Olympia girls soccer team is 22 strong, and 3rd at state

Bears make PKs, and goalie Sophie Kabel shines again in shootout as Olympia earns best finish since 1995

Contributing writerNovember 23, 2013 

Olympia High School girls soccer coach Tessa Effland remembers coaching Sophie Kabel for the first time.

Kabel, now a sophomore, was 5 years old when she began playing soccer. She always has been a goalkeeper.

The reason for that?

“She didn’t want to run,” Effland remembers with a laugh. “So we stuck her in goal so she wouldn’t have to run. It’s just been incredible to see this little girl who was only playing that position because she didn’t want to run transform into this amazing goalie.”

Kabel showed just how gifted she is, turning away all three penalty kicks during a shootout as the Bears claimed the third-place trophy at the Class 4A state tournament with a 1-0 (3-0 shootout) victory over Mead of Spokane on Saturday at Sparks Stadium.

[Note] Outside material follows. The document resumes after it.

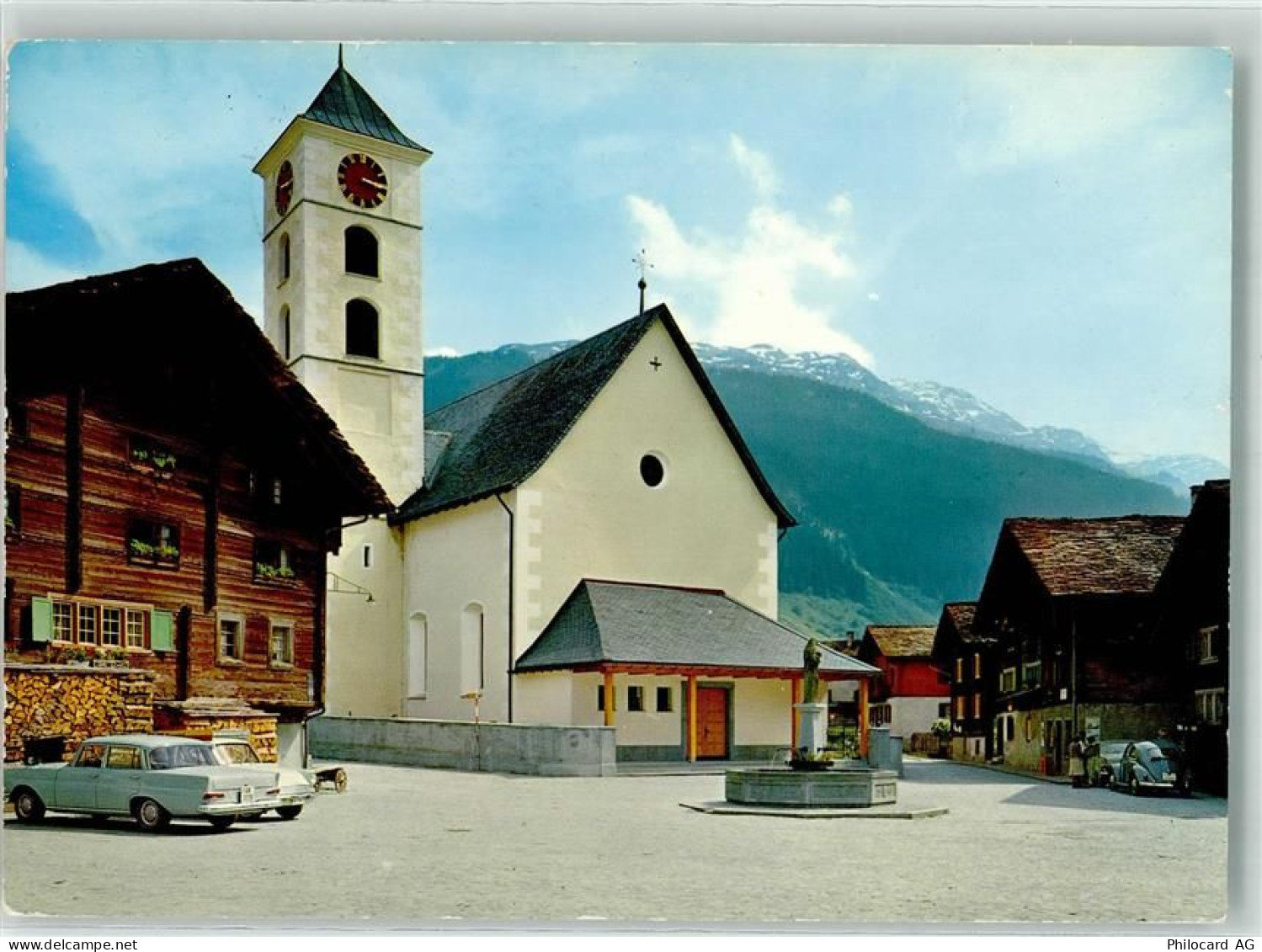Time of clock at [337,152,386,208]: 3:16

It marks the best finish for Olympia (16-4-2) since taking second in the 3A state tournament in 1995.

“We’ve said all season, 22 strong,” Effland said. “That means 22 players coming together as a team, making sacrifices and leaving everything on the field. I’ve had a lot of talent here over the years, but you need everyone to buy into the team for everything to work. This group did.”

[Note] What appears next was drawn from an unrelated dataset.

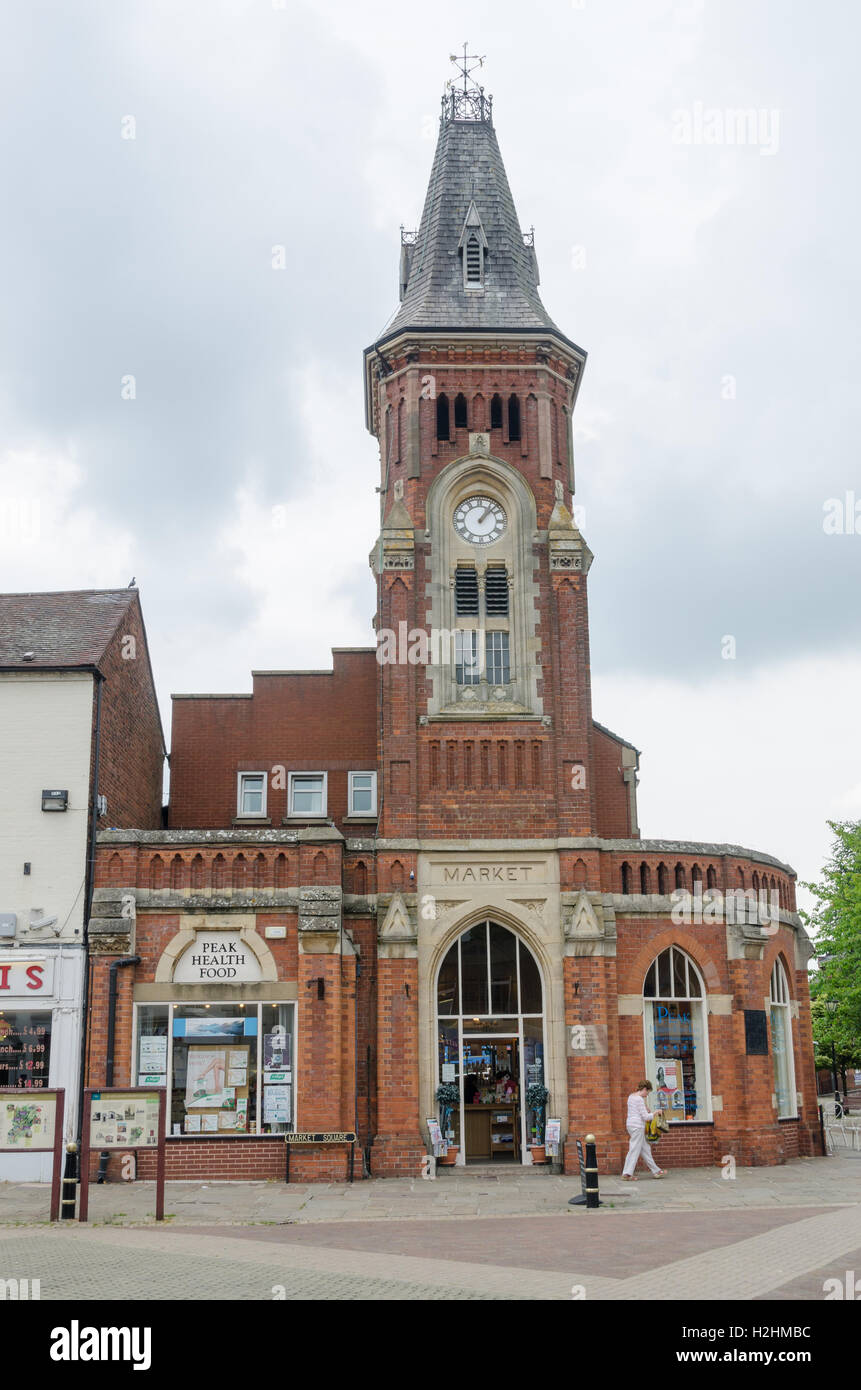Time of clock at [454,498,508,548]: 1:07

Neither team scored in regulation or the two 5-minute overtime periods, forcing penalty kicks.

It’s a tense situation for most goalkeepers, but Kabel seemed almost giddy before the shootout.

“Playing in the Narrows League, we don’t have PKs,” Effland said. “We’ve lost a few playoff games because we just weren’t that familiar with them. This season, every day after practice, we had 22 players take penalty kicks at Sophie. She faced 94 days of that. We had a lot of confidence in her.”

The Bears connected on all three of their shootout attempts, getting goals from Maggie DeBell, Megan Spataro and Nicole Fesenbek.

“We score, Sophie stops,” Effland said.

Kabel dived to her right during Mead’s first PK attempt, getting a late hand on the ball to bat away Alea Acosta’s shot.

On Mead’s second attempt, Kabel went left and pushed Martha Heaps’ blast aside.

Kabel was allowed to stay upright on the Panthers’ third shot as she secured a chest-high line drive, ending Olympia’s season with a victory.

“I just go blank,” Kabel said about her routine before shootouts. “I just told myself I had to get this. My team had my back. I just needed to make stops.”

Mead, which lost to Central Valley, 1-0 (5-3 shootout) in a Friday semifinal, dictated most of the pace during regulation against Olympia.

Midway through the second half, the Panthers held a 12-2 advantage on shots, including outshooting the Bears 11-0 to open the second half.

Mead (17-5-1) finished with 16 shots to Olympia’s eight, but Kabel came up with nine saves.

Freshman Jenna Killman paced Olympia’s offense with three shots, all on goal.